> **INSTRUCTIONS TO FOLLOW**
Transcribe, word for word, the line containing "What is the distance from the camera" and each line following it through the end of the listing below. Omit all other lines.

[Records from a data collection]
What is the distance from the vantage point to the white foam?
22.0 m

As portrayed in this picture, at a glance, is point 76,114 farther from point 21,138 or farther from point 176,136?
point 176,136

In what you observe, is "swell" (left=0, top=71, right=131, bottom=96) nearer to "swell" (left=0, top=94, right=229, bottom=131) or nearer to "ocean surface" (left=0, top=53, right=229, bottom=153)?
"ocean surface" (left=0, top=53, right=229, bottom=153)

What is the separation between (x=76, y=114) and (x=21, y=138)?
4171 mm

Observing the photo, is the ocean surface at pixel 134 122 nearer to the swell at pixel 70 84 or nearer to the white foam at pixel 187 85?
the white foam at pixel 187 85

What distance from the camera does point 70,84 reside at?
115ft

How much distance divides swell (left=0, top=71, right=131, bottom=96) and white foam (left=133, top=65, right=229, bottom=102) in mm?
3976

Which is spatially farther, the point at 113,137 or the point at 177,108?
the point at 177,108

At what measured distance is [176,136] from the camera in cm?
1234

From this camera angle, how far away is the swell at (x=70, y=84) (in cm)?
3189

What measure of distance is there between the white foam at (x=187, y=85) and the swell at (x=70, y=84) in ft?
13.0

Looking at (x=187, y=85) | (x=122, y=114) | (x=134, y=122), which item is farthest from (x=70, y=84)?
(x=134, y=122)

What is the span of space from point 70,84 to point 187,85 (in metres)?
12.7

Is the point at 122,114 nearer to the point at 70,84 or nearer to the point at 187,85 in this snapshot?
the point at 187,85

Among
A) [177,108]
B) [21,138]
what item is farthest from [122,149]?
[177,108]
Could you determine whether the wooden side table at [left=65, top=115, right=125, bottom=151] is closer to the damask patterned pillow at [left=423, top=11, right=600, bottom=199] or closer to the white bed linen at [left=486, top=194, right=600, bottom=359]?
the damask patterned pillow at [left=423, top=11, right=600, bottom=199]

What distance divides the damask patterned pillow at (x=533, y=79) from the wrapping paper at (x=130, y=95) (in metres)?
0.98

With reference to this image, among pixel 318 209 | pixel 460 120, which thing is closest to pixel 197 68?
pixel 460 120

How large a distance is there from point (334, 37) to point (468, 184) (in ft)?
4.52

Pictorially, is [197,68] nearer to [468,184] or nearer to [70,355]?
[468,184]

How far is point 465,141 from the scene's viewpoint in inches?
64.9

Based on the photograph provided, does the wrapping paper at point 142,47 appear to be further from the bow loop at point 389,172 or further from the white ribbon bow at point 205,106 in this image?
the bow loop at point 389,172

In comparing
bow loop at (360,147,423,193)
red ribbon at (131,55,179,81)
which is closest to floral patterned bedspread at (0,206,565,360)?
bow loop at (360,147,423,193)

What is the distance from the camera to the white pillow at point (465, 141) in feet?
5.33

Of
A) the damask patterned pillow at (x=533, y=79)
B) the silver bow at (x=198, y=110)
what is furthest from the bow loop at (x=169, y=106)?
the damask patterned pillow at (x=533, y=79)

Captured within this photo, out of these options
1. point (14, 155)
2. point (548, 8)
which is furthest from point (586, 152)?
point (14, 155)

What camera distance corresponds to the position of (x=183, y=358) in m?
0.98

> **CORRECT RESPONSE**
What is the distance from the camera to the white pillow at point (465, 141) in feet?
5.33

Of
A) the damask patterned pillow at (x=533, y=79)
B) the silver bow at (x=198, y=110)
what is furthest from the bow loop at (x=169, y=106)?
the damask patterned pillow at (x=533, y=79)

Captured within this photo, out of these options
1. point (14, 155)
2. point (548, 8)
which is furthest from point (586, 152)?
point (14, 155)

What camera distance corresponds to the position of (x=183, y=358) in m?
0.98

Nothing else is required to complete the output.